[Collected data entries]

····················

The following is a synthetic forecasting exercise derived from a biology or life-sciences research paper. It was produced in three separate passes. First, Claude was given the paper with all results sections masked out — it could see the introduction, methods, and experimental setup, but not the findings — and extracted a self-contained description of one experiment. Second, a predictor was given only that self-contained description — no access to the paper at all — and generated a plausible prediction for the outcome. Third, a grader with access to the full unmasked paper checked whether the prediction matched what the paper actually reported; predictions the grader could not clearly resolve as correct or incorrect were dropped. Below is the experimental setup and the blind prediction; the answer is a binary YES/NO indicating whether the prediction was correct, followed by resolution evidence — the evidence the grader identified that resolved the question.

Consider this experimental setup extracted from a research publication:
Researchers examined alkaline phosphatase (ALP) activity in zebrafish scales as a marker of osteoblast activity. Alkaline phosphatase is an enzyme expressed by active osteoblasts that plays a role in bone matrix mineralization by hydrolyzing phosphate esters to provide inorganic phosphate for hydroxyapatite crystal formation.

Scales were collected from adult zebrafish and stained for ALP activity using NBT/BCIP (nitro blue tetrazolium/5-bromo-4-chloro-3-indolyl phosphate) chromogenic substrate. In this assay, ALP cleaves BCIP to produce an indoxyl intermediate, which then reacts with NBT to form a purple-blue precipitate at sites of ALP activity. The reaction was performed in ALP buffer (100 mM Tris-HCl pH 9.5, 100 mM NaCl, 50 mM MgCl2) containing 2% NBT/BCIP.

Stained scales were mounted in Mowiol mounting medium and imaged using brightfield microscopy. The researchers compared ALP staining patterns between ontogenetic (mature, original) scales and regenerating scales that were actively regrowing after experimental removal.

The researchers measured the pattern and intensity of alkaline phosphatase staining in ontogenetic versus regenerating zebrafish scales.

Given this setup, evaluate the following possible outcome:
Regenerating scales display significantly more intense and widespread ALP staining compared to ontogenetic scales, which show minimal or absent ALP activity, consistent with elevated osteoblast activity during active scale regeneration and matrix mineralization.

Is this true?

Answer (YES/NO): NO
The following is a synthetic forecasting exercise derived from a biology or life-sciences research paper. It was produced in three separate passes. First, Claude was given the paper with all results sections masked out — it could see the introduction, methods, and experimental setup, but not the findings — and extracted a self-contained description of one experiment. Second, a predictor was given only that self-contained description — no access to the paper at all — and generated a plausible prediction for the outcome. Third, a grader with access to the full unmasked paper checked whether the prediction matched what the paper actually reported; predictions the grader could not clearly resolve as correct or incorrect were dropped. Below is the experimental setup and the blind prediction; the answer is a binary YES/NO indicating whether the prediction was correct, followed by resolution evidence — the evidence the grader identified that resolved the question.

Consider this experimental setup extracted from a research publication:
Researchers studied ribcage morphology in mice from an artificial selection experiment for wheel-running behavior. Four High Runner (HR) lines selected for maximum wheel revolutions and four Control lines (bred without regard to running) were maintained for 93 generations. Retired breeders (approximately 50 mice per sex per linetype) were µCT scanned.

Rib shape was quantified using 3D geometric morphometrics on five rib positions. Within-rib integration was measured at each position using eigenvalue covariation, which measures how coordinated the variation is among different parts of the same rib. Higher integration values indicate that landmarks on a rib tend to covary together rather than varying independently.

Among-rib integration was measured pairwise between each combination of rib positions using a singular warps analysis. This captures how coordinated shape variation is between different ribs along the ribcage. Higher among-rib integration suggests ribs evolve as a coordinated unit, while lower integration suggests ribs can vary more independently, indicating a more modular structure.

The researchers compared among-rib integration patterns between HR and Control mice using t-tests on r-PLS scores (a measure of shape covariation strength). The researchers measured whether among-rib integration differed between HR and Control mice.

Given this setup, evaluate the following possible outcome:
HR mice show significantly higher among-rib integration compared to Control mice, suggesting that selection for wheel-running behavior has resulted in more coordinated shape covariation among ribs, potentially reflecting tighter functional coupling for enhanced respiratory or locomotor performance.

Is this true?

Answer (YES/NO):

····················

From the entries above, list each line with "osteoblast" in it.

Researchers examined alkaline phosphatase (ALP) activity in zebrafish scales as a marker of osteoblast activity. Alkaline phosphatase is an enzyme expressed by active osteoblasts that plays a role in bone matrix mineralization by hydrolyzing phosphate esters to provide inorganic phosphate for hydroxyapatite crystal formation.
Regenerating scales display significantly more intense and widespread ALP staining compared to ontogenetic scales, which show minimal or absent ALP activity, consistent with elevated osteoblast activity during active scale regeneration and matrix mineralization.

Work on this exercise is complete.